Although SVRs are affected by the Bank of England’s base rate, tracker mortgages are heavily dependent on the base rate set by the Bank of England. Therefore, any base interest rate increase will be passed directly to the mortgage.

A recent example of tracker mortgages’ movement is the average two-year tracker mortgage rate went up from 1.77% to 2.02% in the final two months of 2017.

Tracker mortgages may not be the best option for you if you are looking to reduce the amount of interest you pay on your mortgage. This is because the MPC has already predicted that the base rate will increase substantially in the near future; therefore, any base rate hike will be passed directly onto your tracker mortgage.

Fixed …

If you are looking to remortgage your property, then the fixed rate mortgage may be a good option for you.

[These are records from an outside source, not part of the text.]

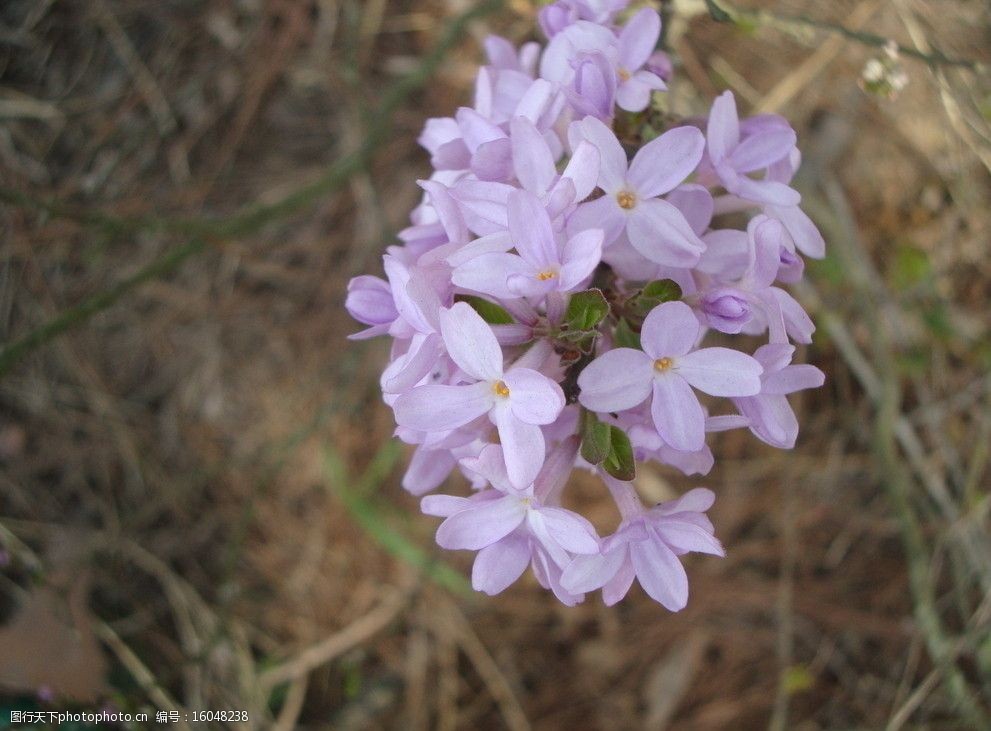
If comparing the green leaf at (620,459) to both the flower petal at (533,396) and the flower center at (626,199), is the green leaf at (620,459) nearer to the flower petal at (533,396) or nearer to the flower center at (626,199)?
the flower petal at (533,396)

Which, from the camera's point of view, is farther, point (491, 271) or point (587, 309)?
point (587, 309)

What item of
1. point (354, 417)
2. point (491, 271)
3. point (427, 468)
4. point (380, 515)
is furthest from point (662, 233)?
point (354, 417)

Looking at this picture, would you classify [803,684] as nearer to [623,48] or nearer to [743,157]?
[743,157]

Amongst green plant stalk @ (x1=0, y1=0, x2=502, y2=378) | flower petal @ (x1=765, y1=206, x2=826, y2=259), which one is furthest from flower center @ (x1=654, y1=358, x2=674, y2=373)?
green plant stalk @ (x1=0, y1=0, x2=502, y2=378)

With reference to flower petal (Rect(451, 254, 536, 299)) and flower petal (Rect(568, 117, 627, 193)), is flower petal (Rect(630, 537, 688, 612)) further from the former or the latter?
flower petal (Rect(568, 117, 627, 193))

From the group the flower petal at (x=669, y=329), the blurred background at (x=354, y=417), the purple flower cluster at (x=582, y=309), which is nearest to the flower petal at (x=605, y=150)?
the purple flower cluster at (x=582, y=309)

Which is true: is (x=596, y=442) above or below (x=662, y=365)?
below

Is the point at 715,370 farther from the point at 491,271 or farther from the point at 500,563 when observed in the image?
the point at 500,563
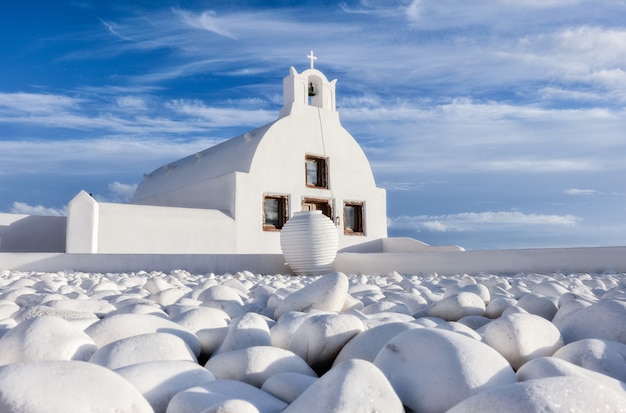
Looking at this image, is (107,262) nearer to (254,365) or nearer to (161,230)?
(161,230)

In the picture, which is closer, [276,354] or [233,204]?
[276,354]

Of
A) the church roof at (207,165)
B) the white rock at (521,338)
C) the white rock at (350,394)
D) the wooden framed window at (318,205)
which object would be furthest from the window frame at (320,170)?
the white rock at (350,394)

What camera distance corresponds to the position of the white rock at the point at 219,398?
0.99 meters

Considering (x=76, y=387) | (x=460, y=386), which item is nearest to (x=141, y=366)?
(x=76, y=387)

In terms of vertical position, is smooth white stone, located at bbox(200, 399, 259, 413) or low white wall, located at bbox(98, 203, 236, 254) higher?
low white wall, located at bbox(98, 203, 236, 254)

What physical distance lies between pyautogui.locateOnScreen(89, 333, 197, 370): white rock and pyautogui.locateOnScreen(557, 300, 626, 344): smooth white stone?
43.6 inches

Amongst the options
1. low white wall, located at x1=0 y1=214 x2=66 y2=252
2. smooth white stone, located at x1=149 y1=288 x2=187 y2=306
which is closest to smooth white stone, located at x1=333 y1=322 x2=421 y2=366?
smooth white stone, located at x1=149 y1=288 x2=187 y2=306

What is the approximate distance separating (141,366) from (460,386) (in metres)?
0.66

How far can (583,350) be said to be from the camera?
4.12ft

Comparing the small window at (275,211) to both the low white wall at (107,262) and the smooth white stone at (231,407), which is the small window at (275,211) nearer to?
the low white wall at (107,262)

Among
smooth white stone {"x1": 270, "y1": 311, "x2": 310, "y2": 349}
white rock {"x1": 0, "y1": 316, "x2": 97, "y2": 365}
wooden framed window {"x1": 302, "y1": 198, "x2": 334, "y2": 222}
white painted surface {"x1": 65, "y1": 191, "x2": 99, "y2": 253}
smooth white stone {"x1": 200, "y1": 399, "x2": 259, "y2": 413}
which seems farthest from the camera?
wooden framed window {"x1": 302, "y1": 198, "x2": 334, "y2": 222}

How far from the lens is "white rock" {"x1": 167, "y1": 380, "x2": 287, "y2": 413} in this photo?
99 centimetres

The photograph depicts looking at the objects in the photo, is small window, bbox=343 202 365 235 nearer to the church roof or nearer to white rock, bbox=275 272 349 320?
the church roof

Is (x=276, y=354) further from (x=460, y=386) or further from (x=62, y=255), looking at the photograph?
(x=62, y=255)
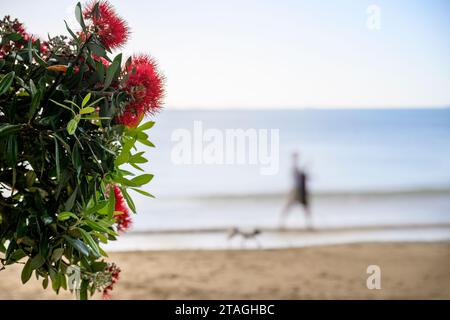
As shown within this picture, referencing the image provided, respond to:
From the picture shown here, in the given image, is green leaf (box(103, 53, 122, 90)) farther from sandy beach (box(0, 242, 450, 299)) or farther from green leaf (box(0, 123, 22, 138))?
sandy beach (box(0, 242, 450, 299))

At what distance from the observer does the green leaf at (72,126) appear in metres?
0.64

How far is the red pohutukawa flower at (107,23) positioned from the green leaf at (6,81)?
4.5 inches

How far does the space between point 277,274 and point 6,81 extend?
3977mm

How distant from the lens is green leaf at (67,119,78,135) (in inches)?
25.3

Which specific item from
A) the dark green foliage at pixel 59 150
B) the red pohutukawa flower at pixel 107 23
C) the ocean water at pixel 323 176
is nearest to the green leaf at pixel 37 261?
the dark green foliage at pixel 59 150

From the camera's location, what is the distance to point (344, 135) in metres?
15.6

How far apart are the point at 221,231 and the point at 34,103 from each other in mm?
6337

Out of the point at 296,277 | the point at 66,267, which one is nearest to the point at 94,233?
the point at 66,267

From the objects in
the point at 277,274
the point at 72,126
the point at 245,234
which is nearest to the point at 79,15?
the point at 72,126

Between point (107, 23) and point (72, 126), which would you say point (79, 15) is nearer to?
point (107, 23)

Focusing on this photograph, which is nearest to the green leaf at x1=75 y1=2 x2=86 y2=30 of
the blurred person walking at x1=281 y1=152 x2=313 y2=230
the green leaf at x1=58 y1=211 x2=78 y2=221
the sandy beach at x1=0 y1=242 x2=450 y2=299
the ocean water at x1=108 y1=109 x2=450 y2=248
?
the green leaf at x1=58 y1=211 x2=78 y2=221

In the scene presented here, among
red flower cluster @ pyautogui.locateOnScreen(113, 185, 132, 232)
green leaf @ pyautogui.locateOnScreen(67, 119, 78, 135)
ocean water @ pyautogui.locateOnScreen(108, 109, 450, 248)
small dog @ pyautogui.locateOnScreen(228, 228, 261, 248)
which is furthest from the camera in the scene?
ocean water @ pyautogui.locateOnScreen(108, 109, 450, 248)

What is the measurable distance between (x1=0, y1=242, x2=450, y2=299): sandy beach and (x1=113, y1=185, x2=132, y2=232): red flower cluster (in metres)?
2.83

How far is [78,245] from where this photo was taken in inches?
27.0
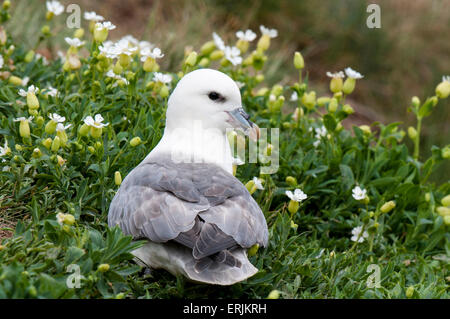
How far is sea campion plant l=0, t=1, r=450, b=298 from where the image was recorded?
2875mm

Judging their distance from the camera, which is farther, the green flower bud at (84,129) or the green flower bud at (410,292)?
the green flower bud at (84,129)

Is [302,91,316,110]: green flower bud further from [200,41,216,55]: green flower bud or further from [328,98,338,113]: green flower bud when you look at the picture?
[200,41,216,55]: green flower bud

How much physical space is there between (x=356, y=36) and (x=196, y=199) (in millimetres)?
5521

Fixed rate mortgages allow you to secure an interest rate on your mortgage for the duration of the fixed term. Most UK banks offer fixed rate mortgages for 2,3,5 or 10 years; the longer the fixed rate term, the higher the interest rate.

Taking out a fixed rate mortgage may be a prudent move to remortgage your property, especially with the recent and potential future base rate interest increases. Although the current crop of fixed rate mortgages on offer are more or less on par with tracker and variable rates, they can give you peace of mind and insulate you from future interest rate increases.

However, it should be noted that Halifax upped their rates on some of their fixed rates by up to 0.3 percentage points. In addition, Nationwide have increased some two-year fixed rates by 0.05 percentage points.

It is likely that more lenders will follow Halifax and Nationwide’s lead and increase their fixed rate mortgage rates too. Many have predicted that it is just a matter of time before lenders increase their rates; therefore, remortgaging your property may be your best option to avoid a higher rate of interest.

Bear in mind that when you take out a fixed rate mortgage you could end up paying higher than the interest base rate.

For example a fixed rate mortgage could force you to pay 5% for 5 years and the base rate could remain low throughout.

Remortgaging application process

Whether you want to remortgage your property with a fixed rate, tracker or variable mortgage, you may want to review the remortgage process before you decide to remortgage your property.

The process to remortgage a property is similar to applying for a first time mortgage.

Time …

If you are looking to remortgage through a traditional lender, then it may take as long as or longer than a regular mortgage. It is not uncommon for an application with a traditional lender to take up to several weeks or even months to process. The length of the application process could mean that you are stuck on your current interest rate longer than necessary.

Review of affordability …

Throughout the application process, traditional lenders will consider the affordability of the remortgage. You will likely need to provide documentation in order to satisfy the lender that you can afford the remortgage payments.

Traditional lenders’ requirements will differ depending on the lender, but you will normally have to provide:

  • bank statements
  • pay slips
  • details of your current mortgage
  • any details of the property you wish to remortgage

Credit history check …

Traditional lenders will also require a review of your credit rating, as they will want to scrutinise your credit history to ensure you can service mortgage repayments on time. You can check your credit history on websites such as Experian.

Fees …

Depending on your set of circumstances, your existing mortgage and the lender, you may have to pay some fees to remortgage your property. Typically, lenders will charge legal costs, valuation fees and arrangement/ administration fees.

Mortgage broker’s assistance

Although a number of remortgage deals are available in the UK, the most competitive rates are not found in the high street or on comparison websites.

Unless you have an up to date knowledge and deep understanding of the financial services industry, it is advisable to seek the assistance of a mortgage broker.

A good mortgage broker will be able to find the best remortgage deals available to you, identify the remortgage deal that gives you the best financial advantage and secure the mortgage deal you want.